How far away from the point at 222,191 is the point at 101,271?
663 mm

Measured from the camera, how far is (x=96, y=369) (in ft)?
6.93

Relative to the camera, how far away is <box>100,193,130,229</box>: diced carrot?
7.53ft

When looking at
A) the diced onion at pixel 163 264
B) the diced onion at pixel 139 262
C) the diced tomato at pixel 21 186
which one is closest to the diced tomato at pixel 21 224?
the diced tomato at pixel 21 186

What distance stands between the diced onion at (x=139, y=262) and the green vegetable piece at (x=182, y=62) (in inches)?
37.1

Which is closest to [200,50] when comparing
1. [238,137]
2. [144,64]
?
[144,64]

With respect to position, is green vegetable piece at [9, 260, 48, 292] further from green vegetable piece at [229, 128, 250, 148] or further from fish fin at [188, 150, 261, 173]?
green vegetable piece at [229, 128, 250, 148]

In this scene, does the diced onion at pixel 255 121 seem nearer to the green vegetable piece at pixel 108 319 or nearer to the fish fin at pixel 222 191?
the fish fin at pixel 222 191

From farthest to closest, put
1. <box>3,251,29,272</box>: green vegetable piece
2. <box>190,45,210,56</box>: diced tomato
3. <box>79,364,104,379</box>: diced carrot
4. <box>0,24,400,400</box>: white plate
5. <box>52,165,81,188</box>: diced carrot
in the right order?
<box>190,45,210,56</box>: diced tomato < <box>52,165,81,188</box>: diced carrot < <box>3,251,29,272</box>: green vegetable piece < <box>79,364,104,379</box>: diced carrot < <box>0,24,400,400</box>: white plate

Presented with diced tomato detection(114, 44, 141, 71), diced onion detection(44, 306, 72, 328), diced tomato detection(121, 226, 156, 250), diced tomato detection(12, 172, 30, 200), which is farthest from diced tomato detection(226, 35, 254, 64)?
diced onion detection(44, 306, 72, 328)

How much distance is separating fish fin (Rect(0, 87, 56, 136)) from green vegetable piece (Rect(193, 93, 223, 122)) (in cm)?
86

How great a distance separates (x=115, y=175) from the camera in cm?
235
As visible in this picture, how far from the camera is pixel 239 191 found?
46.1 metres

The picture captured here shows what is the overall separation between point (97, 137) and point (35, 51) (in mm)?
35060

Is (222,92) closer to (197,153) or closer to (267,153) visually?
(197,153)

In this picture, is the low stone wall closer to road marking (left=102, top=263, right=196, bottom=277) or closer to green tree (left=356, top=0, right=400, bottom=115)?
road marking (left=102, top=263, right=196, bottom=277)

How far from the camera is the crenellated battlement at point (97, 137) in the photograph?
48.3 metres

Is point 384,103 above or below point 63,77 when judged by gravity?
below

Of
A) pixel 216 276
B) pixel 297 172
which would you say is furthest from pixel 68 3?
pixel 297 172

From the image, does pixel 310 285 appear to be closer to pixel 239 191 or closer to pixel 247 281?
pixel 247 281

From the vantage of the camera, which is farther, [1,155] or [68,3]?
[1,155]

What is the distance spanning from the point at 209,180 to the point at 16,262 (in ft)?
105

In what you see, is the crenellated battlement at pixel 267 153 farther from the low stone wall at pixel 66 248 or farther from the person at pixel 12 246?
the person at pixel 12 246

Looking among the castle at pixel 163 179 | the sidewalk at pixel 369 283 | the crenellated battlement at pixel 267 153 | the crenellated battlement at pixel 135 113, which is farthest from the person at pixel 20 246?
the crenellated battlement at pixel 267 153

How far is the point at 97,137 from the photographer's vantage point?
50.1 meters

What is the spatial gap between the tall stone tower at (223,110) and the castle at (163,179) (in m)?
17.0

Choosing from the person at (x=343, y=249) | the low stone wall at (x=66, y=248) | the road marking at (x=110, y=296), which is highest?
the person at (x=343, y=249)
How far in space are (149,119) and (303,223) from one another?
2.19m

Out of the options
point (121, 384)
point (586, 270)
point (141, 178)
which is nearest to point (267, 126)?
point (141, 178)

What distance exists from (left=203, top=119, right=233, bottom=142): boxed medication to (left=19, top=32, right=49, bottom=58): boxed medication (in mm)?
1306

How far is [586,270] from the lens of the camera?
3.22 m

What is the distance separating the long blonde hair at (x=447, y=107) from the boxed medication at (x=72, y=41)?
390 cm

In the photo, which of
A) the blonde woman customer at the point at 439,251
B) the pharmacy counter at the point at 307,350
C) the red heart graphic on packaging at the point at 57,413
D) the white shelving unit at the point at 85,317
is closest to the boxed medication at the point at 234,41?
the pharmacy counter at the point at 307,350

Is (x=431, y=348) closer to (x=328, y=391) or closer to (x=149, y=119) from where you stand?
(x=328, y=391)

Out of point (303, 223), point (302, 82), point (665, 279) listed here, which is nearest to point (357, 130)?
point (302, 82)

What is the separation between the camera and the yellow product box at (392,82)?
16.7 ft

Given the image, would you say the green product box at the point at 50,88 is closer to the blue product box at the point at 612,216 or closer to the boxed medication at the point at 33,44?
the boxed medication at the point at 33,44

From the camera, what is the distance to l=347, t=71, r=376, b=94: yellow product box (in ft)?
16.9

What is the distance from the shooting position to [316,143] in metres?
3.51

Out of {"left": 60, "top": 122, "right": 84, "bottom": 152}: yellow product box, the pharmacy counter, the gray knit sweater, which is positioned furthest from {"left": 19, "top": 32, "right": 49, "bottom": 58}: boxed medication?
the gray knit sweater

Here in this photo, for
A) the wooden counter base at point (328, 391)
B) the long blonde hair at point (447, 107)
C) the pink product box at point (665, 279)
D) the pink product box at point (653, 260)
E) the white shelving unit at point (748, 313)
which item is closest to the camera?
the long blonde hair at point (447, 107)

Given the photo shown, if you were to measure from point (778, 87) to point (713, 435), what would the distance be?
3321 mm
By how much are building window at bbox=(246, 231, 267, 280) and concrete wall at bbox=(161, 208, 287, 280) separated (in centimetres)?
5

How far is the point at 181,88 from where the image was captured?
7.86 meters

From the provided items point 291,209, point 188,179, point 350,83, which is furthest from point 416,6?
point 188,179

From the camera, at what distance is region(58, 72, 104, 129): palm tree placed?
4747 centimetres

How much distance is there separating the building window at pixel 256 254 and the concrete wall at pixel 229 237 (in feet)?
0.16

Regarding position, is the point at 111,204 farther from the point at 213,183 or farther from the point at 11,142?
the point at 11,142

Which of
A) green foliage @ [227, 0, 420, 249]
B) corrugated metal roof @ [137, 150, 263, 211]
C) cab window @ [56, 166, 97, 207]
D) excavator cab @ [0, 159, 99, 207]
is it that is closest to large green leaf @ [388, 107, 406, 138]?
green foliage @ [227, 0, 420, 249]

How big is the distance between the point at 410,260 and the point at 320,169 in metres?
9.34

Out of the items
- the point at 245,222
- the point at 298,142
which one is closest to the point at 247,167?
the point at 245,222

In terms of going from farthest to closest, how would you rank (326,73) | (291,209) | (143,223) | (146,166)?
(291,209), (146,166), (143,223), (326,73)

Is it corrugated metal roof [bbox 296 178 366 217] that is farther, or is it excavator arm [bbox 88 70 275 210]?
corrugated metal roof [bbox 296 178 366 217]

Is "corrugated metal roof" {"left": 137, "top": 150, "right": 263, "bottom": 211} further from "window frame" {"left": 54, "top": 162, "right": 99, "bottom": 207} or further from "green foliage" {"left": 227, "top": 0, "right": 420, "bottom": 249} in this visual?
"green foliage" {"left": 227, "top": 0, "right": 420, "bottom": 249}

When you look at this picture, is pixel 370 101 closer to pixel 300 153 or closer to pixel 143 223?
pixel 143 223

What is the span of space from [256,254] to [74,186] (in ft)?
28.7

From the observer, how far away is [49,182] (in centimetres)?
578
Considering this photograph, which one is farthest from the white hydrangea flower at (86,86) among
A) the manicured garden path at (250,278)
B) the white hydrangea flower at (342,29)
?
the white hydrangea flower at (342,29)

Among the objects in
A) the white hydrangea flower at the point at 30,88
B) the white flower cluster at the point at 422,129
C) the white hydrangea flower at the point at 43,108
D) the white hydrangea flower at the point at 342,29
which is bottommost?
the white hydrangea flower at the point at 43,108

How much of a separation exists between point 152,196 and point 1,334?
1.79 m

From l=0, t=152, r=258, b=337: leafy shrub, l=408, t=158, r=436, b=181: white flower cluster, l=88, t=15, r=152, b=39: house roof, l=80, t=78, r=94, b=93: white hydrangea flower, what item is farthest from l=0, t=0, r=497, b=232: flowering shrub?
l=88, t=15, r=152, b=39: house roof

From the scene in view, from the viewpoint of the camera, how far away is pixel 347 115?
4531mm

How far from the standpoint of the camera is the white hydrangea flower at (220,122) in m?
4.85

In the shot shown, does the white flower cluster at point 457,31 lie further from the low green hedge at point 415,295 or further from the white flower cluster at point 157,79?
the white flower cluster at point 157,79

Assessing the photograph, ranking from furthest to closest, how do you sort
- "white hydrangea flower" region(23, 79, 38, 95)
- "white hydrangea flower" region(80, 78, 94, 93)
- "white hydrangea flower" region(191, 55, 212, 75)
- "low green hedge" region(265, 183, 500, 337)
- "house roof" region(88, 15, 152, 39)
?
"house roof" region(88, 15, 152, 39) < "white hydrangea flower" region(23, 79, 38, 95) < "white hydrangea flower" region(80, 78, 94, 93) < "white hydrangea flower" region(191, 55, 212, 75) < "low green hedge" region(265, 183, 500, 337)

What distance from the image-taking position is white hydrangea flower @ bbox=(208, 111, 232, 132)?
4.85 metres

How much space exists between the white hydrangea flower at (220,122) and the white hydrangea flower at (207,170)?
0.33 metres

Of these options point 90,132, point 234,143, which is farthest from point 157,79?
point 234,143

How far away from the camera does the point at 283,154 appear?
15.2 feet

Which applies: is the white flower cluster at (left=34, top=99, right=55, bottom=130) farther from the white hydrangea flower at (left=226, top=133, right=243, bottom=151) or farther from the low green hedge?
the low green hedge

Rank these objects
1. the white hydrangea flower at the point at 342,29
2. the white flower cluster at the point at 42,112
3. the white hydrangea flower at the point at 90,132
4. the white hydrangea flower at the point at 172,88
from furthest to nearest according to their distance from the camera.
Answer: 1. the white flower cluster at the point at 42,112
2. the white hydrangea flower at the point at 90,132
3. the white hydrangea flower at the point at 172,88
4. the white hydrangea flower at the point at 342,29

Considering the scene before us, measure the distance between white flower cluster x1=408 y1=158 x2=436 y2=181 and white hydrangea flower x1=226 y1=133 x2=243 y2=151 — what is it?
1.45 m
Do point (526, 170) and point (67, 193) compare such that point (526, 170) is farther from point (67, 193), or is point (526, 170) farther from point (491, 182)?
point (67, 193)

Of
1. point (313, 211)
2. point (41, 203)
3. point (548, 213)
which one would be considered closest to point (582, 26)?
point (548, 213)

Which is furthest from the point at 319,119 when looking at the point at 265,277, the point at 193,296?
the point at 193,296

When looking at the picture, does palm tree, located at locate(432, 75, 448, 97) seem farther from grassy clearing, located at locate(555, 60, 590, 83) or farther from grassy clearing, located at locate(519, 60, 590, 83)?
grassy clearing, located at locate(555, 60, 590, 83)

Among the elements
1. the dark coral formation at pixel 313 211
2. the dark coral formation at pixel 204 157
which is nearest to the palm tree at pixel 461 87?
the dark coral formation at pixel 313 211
-------
■ Your instructions ■
Could you update the records starting at the line that contains "Considering the scene" and ending at the end of the records, changing "palm tree" to "coconut palm" and leaving everything else the same?

■ Written response ■
Considering the scene before us, measure the distance between white flower cluster x1=408 y1=158 x2=436 y2=181 and white hydrangea flower x1=226 y1=133 x2=243 y2=151 — what is it?
1.45 m
Do point (526, 170) and point (67, 193) compare such that point (526, 170) is farther from point (67, 193), or is point (526, 170) farther from point (491, 182)?
point (67, 193)

Of
1. point (313, 211)
2. point (41, 203)
3. point (548, 213)
which one would be considered closest to point (582, 26)?
point (548, 213)

Which is furthest from the point at 319,119 when looking at the point at 265,277, the point at 193,296?
the point at 193,296

When looking at the picture, does coconut palm, located at locate(432, 75, 448, 97) seem farther from grassy clearing, located at locate(555, 60, 590, 83) or farther from grassy clearing, located at locate(519, 60, 590, 83)?
grassy clearing, located at locate(555, 60, 590, 83)

Among the elements
1. the dark coral formation at pixel 313 211
2. the dark coral formation at pixel 204 157
which is nearest to the coconut palm at pixel 461 87?
the dark coral formation at pixel 313 211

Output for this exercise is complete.